Work required → Nothing outside the range is to be copied. From the entries below, reproduce exactly the lines starting at the one with "李秉衡集 中国近代人物文集丛书 平装本 全3册 一版一印" and ending at the one with "Проектор для рисования", without pictures.

*** Data provided ***

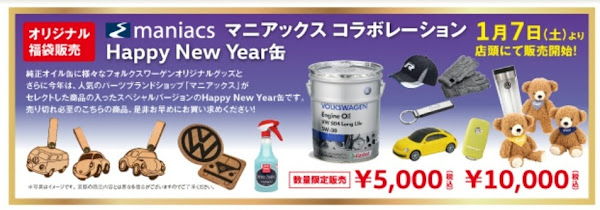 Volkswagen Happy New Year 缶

*** End of Data provided ***
*** Data provided ***

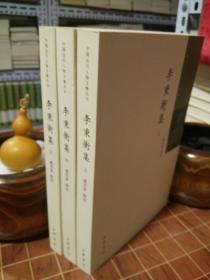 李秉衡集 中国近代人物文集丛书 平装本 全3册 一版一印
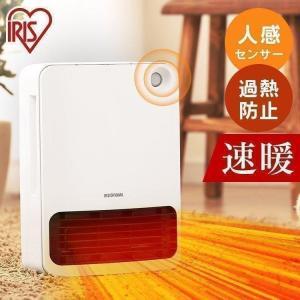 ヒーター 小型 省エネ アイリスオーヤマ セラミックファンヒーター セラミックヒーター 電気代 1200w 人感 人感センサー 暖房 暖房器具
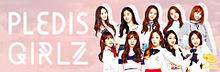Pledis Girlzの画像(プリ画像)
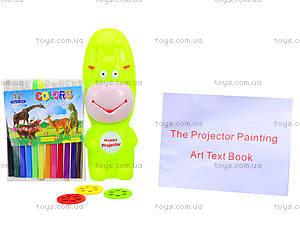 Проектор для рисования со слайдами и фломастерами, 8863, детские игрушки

*** End of Data provided ***

Solution →
 李秉衡集 中国近代人物文集丛书 平装本 全3册 一版一印
 ヒーター 小型 省エネ アイリスオーヤマ セラミックファンヒーター セラミックヒーター 電気代 1200w 人感 人感センサー 暖房 暖房器具
Pledis Girlzの画像(プリ画像)
 Проектор для рисования со слайдами и фломастерами, 8863, детские игрушки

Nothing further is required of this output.